Please copy all of the following items exactly.

_Provided material_.
※

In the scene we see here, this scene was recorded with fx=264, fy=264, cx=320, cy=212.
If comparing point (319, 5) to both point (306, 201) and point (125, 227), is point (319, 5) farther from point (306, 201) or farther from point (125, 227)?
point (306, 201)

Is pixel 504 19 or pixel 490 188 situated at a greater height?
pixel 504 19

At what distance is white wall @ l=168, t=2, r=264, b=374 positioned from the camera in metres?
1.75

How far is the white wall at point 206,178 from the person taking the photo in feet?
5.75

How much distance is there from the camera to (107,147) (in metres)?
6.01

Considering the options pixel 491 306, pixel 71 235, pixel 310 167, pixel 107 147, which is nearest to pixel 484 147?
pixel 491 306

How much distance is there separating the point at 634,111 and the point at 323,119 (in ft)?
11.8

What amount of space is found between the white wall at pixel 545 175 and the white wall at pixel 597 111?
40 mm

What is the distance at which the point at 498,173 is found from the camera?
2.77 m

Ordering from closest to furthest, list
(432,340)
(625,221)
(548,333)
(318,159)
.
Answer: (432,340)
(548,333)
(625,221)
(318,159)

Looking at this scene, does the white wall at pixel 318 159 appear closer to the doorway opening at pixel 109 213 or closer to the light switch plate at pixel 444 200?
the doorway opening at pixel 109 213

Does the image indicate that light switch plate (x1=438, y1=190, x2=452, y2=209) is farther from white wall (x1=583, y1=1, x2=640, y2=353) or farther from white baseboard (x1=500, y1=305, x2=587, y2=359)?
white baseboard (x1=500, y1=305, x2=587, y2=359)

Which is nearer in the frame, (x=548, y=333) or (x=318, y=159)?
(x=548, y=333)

※

_Solution to the exercise_.
In the scene we see here, this scene was recorded with fx=264, fy=264, cx=320, cy=212.
If comparing point (319, 5) to both point (306, 201) and point (125, 227), is point (319, 5) farther from point (306, 201) or farther from point (125, 227)?
point (306, 201)

Is pixel 504 19 or pixel 490 188 situated at a greater height?
pixel 504 19

At what distance is white wall @ l=168, t=2, r=264, b=374 positioned from the camera in metres?
1.75

How far is the white wall at point 206,178 from the person taking the photo in feet?
5.75

How much distance is there from the camera to (107,147) (in metres)?
6.01

Considering the options pixel 491 306, pixel 71 235, pixel 310 167, pixel 107 147, which is nearest to pixel 484 147?
pixel 491 306

How much distance is there separating the point at 634,111 and the point at 323,119 (in ft)?
11.8

What amount of space is found between the white wall at pixel 545 175 and the white wall at pixel 597 111?
40 mm

What is the distance at which the point at 498,173 is found from the camera?
2.77 m

Ordering from closest to furthest, list
(432,340)
(625,221)
(548,333)
(318,159)
.
Answer: (432,340)
(548,333)
(625,221)
(318,159)

Looking at this scene, does the white wall at pixel 318 159 appear closer to the doorway opening at pixel 109 213 or closer to the light switch plate at pixel 444 200?
the doorway opening at pixel 109 213

Does the image indicate that light switch plate (x1=438, y1=190, x2=452, y2=209) is farther from white wall (x1=583, y1=1, x2=640, y2=353) or farther from white baseboard (x1=500, y1=305, x2=587, y2=359)?
white baseboard (x1=500, y1=305, x2=587, y2=359)

Which is nearer in the frame, (x=548, y=333) or (x=318, y=159)?
(x=548, y=333)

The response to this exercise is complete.